Safe sex is more than just wearing a condom, says a group of residential advisors on campus through the planning and execution of Safer Sex Week.
Events of the week — organized by a group of R.A.’s — have challenged conventional explanations of safe sex this week in a series of events on sexual health.
Sex education on college campuses often falsely assume that every student has an idea of what safe sex is, said Kierra Grayson ’19, an R.A. at Ujamaa. In reality, she said, there are just as many students who know how to have safe sex as there are people who do not really know what it is.
Grayson added that sexual education often focuses too much on contraceptives and abstinence and not enough on consent.

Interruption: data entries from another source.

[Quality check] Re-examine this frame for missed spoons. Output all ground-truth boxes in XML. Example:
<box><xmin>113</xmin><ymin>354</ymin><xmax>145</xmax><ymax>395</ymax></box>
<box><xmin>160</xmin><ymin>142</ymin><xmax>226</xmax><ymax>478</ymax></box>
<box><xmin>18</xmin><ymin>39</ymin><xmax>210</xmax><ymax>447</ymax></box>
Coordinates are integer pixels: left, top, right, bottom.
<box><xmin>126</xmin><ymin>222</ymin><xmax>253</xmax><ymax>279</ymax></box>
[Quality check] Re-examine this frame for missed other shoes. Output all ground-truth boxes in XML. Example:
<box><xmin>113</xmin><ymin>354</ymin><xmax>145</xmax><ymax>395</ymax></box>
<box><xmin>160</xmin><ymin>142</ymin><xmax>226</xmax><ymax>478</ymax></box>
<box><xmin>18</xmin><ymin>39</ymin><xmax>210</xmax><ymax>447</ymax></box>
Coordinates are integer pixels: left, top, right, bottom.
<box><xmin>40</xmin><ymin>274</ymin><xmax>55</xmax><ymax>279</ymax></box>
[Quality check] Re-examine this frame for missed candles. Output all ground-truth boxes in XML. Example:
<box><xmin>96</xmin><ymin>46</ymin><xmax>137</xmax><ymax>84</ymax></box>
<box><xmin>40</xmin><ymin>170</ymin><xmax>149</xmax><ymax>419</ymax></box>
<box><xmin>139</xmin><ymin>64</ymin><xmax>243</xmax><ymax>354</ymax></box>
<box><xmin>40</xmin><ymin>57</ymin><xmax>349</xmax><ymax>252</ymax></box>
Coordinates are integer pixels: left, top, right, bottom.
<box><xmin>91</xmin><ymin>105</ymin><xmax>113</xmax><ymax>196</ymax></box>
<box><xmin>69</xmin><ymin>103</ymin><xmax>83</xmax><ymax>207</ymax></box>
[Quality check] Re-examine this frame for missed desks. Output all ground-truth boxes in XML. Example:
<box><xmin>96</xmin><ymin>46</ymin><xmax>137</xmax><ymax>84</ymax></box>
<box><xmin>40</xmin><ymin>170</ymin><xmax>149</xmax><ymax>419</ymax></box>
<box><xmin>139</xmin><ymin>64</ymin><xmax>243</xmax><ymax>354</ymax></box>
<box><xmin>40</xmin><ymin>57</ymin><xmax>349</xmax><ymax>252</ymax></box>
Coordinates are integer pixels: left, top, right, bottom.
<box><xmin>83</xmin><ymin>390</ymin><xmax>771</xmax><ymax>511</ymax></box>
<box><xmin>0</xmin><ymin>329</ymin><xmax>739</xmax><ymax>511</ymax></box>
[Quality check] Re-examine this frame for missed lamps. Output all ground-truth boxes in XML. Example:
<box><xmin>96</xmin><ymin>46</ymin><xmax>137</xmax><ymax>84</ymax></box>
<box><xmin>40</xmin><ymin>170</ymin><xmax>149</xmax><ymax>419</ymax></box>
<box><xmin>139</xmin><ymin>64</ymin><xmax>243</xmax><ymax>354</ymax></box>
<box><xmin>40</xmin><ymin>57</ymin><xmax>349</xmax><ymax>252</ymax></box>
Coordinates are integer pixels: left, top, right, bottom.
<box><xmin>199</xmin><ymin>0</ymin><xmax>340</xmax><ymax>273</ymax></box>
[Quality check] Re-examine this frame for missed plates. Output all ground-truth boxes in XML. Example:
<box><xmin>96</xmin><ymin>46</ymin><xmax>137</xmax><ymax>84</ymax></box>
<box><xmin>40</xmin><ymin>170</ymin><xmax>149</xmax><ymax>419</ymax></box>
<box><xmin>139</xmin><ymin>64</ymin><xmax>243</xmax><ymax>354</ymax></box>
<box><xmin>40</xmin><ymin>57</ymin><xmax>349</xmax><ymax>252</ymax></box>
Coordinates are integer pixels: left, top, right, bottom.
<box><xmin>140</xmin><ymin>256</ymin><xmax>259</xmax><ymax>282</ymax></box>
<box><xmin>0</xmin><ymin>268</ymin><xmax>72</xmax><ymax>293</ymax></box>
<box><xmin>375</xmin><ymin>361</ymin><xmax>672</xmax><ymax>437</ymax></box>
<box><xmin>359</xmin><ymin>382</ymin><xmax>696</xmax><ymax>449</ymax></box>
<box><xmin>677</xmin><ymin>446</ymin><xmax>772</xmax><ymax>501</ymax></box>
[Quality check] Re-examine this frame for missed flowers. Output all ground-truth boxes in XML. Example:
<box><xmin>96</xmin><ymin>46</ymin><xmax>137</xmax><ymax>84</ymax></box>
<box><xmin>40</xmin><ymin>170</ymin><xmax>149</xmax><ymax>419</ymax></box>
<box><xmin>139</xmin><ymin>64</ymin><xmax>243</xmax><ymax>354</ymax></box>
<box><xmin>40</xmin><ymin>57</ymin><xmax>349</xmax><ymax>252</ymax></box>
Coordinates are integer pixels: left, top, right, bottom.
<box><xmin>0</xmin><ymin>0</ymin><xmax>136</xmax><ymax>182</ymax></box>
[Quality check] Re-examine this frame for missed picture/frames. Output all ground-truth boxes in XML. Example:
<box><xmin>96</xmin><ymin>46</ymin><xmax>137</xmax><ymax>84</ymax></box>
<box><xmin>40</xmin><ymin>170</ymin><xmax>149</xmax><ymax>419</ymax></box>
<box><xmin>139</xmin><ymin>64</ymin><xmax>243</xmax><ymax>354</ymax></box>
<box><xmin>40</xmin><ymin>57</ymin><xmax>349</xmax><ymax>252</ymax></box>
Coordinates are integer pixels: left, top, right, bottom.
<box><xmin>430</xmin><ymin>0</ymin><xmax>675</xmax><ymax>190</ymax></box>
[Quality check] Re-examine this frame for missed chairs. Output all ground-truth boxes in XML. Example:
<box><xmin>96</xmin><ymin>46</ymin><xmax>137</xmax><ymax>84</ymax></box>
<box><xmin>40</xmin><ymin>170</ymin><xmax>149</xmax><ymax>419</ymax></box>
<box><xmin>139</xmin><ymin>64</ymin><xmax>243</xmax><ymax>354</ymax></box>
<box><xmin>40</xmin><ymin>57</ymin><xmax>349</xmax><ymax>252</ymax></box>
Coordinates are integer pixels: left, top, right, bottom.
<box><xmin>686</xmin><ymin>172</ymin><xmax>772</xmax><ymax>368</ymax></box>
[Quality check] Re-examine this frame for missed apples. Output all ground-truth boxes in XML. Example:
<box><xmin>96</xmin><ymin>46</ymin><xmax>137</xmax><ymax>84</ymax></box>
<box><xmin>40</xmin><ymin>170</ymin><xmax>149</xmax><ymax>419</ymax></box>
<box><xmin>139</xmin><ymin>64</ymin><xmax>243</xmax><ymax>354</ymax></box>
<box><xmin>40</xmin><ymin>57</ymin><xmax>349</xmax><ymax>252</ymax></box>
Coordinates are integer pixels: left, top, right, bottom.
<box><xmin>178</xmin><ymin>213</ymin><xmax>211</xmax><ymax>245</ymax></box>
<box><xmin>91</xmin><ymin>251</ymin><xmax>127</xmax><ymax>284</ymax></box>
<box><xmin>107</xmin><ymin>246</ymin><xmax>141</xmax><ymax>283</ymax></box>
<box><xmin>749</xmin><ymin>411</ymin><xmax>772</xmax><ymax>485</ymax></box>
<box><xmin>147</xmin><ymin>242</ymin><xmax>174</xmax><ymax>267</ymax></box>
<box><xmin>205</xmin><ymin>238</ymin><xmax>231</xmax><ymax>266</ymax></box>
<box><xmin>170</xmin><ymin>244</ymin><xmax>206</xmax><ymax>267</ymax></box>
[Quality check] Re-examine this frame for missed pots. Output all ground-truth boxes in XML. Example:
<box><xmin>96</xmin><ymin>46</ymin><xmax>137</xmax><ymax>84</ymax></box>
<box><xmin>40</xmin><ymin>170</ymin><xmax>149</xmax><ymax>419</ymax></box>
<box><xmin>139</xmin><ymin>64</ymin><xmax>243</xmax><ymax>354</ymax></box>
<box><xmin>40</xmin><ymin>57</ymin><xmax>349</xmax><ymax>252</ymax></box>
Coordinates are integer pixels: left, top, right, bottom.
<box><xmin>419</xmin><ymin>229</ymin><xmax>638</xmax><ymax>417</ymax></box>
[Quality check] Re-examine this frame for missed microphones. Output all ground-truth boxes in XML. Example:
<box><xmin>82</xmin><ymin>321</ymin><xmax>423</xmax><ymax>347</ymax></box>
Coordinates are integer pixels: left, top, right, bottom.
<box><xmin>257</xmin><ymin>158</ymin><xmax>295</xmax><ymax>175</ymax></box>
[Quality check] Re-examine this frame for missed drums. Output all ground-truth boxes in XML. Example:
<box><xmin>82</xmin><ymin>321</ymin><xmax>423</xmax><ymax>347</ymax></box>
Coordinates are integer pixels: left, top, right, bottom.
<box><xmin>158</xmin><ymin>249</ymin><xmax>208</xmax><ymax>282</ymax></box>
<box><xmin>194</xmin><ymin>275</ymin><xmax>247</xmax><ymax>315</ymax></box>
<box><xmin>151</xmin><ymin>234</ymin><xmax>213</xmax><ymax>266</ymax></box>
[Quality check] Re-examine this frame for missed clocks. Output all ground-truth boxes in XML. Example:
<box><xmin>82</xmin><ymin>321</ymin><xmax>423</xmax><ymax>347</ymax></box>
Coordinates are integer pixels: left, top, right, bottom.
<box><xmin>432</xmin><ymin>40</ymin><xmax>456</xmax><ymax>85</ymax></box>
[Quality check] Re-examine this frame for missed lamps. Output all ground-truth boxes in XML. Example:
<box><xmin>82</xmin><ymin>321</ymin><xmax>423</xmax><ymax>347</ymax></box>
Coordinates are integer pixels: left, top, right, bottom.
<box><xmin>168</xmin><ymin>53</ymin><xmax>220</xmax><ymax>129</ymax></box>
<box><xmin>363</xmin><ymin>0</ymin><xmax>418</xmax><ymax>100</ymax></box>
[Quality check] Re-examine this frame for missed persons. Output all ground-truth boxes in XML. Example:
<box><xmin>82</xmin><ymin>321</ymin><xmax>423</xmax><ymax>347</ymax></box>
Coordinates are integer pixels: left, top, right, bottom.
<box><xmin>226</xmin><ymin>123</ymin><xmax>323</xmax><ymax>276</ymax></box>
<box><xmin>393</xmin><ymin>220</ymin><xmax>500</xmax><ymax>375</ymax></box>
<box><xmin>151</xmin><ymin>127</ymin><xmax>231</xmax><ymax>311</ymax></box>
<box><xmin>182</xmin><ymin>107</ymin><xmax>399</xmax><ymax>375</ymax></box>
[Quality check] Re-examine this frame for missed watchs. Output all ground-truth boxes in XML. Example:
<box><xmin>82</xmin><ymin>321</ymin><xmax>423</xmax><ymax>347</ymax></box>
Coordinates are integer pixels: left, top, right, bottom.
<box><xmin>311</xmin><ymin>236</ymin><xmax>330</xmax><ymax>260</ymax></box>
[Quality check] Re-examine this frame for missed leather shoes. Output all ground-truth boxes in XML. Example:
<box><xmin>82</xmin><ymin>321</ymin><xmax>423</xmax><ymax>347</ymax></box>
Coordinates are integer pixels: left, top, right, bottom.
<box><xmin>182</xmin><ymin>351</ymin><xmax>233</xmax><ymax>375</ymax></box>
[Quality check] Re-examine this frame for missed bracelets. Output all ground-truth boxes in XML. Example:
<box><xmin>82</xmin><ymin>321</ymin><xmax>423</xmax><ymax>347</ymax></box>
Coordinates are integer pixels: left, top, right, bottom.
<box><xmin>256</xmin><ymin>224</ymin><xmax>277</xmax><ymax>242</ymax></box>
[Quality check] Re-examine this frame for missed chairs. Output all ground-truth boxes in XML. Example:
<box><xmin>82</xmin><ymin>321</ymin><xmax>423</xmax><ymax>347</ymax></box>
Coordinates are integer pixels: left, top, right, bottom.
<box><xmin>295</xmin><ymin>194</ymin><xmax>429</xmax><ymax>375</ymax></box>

Events as part of this week include a national walking campaign on Sunday in honor of Yeardley Love — a University of Virginia student who was killed by her ex-boyfriend three weeks before the date of her graduation in 2010.
Another event, the Greek Tri-Council Summit on Sexual Assault is scheduled for Wednesday. This summit will teach students how to identify problematic sexual behavior, said Theoria Cason, assistant director for Residential and New Student Programs.
For Cason, the ultimate aim of this week’s events is to shift conventional approaches to consent culture to involving the entire community.
“Shifting the campus culture is a community effort,” Cason said. “It is important that student groups work in partnership to address the problem of sexual misconduct.”
The program will also distance itself from promoting sexual health through means of abstinence, “because that’s just not realistic,” Grayson said.
Instead of only promoting abstinence, which would contribute to social stigma against sex, the tailored events will recognize it as a reality on college campuses.
“The best way to do it would be to not try to curb sexual behavior but discuss how to have sex in a way that is healthy, protects people and doesn’t infringe on anyone’s comfortability or their own,” Grayson said.
A crucial component of this aim is spreading the knowledge that campus resources do exist to support students, Cason said.
The events were organized by a group of R.A.s at dorms on campus whose involvement is centered on inclusivity and consent — called the Community and Respect Resident Assistants, or CORE R.A.s.
Planning for the week’s events began since the R.A.s returned to campus for their training for the fall semester.
“Our mission is to address the taboos of sex and how to be safe no matter what kind of sex you are having,” Grayson said.
While involved in the planning of the week’s events, Grayson said that the events address sexual health issues on college campuses through four themes: empowerment, sexual health, asexuality and pleasure.
After this week’s events, Grayson said, the CORE R.A.s will continue to develop programs in residence communities given that the group views issues related to sex as a constant discussion topic on college campuses.
“The goal of Safer Sex Week is to encourage healthy, positive and safe sexual attitudes and behaviors,” Cason said. “We want to empower students to make respectful, consensual choices.”